All aid must be screened by Israel at the Nitsana crossing before allowing its delivery through Rafah and Kerem Shalom crossings.
With the escalation of the Israeli ground operation in Gaza, the occupation forces destroyed tons of food in stores, and bulldozed hundreds of agricultural areas and poultry and cow farms, causing the population to lose most of the available food resources, especially in the northern half of Gaza.
Many can’t access aid
Aid — though insufficient — has become the sole source of food for most of the displaced, amid imminent famine in northern Gaza which is sealed off by Israel’s military.
But many can’t access it. Incidents of violence have been reported as parents desperately seek food to feed their children. Meanwhile, facing what some see as unfair distribution policies by local authorities, locals have witnessed the emergence of a black market where merchants and war profiteers exploit people’s needs.
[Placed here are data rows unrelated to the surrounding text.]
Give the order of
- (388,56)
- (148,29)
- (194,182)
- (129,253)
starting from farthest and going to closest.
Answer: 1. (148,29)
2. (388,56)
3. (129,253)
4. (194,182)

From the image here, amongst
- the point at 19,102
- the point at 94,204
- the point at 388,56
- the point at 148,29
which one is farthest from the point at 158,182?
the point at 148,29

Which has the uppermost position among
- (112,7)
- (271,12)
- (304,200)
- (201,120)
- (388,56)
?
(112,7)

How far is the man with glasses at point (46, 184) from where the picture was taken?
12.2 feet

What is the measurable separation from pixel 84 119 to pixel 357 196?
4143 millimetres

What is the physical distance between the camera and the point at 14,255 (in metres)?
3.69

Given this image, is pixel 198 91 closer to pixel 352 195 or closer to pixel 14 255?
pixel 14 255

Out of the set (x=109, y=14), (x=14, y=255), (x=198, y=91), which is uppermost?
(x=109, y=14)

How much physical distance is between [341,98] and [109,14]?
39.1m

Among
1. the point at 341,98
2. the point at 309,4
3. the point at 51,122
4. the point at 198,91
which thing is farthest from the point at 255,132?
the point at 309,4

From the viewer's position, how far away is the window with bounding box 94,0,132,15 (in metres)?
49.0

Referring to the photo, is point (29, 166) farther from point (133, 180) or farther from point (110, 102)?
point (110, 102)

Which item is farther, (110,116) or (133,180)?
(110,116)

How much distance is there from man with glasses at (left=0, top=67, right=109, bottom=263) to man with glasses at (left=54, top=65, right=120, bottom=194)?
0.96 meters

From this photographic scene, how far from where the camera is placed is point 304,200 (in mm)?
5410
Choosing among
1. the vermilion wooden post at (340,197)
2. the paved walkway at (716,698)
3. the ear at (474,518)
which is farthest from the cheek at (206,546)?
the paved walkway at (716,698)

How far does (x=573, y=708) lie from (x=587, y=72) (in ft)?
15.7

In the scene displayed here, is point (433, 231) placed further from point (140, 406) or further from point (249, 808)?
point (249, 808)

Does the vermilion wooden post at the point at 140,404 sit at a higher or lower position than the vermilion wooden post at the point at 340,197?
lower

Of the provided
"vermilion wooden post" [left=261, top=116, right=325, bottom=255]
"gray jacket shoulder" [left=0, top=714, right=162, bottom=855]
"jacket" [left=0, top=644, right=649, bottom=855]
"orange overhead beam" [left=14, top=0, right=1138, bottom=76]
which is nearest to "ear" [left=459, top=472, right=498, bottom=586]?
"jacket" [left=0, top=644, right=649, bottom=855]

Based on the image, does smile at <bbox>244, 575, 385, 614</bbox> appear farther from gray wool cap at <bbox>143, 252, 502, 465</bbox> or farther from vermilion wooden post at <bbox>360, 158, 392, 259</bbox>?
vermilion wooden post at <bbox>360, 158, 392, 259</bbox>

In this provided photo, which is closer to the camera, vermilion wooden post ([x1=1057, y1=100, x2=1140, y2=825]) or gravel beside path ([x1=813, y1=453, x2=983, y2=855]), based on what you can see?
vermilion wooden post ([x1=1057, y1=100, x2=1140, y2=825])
Maryam Arafa, a 51-year-old Palestinian woman, has been sheltering along with many displaced people in a tent camp close to the Rafah crossing since late December. Displaced people flood to Rafah amid relentless bombardment of other parts of Gaza, causing the city’s population to swell to 1.4 million, up from less than 500,000 before the war. “Every day dozens of (aid) trucks full of food and medical supplies pass by us,” the mother of five children said, adding that she only received aid twice though international agencies.
She said they received 33 food packages of meat, peas, chickpeas, and mixed vegetables, in addition to halva, which covered their needs for a few days. “Then we have to buy rice, flour and other things to eat,” she said.
Many countries and international agencies have repeatedly urged the Israeli occupation to scale the aid delivery to the strip to reach 500 trucks daily — the prewar daily average — up from dozens allowed daily right now. Yet the Israeli occupation has not responded to any requests, forcing some countries to airdrop aid to the starving population.
Illegal means
Another woman, who also shelters close to the Rafah crossing as Arafa, said she was forced to obtain aid in an illegal way. The widow, whose husband was killed in an Israeli airstrike, dispatches her two sons to forcefully take some aid from passing trucks, so that she can secure food for her family, she said.
“Maybe what we are doing is not right, but we want to eat, and I don’t want my children to die of hunger,” she told Al Manassa, noting that her family had received direct aid only twice. “Other camps and areas have received aid from more than one source. The surplus was sold and spread in the markets.”
Many displaced people have complained that aid does not cover their daily needs, and that they don’t even have mattresses and blankets. Other areas and camps, especially in shelter centers, received large quantities of aid. Many displaced received relief and food aid from several parties. Some of them even received rations of fresh vegetables picked from the remaining agricultural lands in the strip.
A displaced man in his 50s from northern Gaza said he received food rations, blankets, and mattresses that exceeded his needs. He didn’t mind receiving more. “It is true that it is more than what I need, but also the food rations do not include all the needs,” said the man who refused to give his real name.
The man, who was a construction laborer, said he sold some of the aid in the market at higher prices to buy other necessities including vegetables, sugar, meat, salt and eggs. “We do not need aid or more,” said the man who spends his day searching for aid. “They should stop the war and allow us to import goods; allow us to work and earn (our living) as we used to do.”
Aid has become the sole source of food for most of the displaced.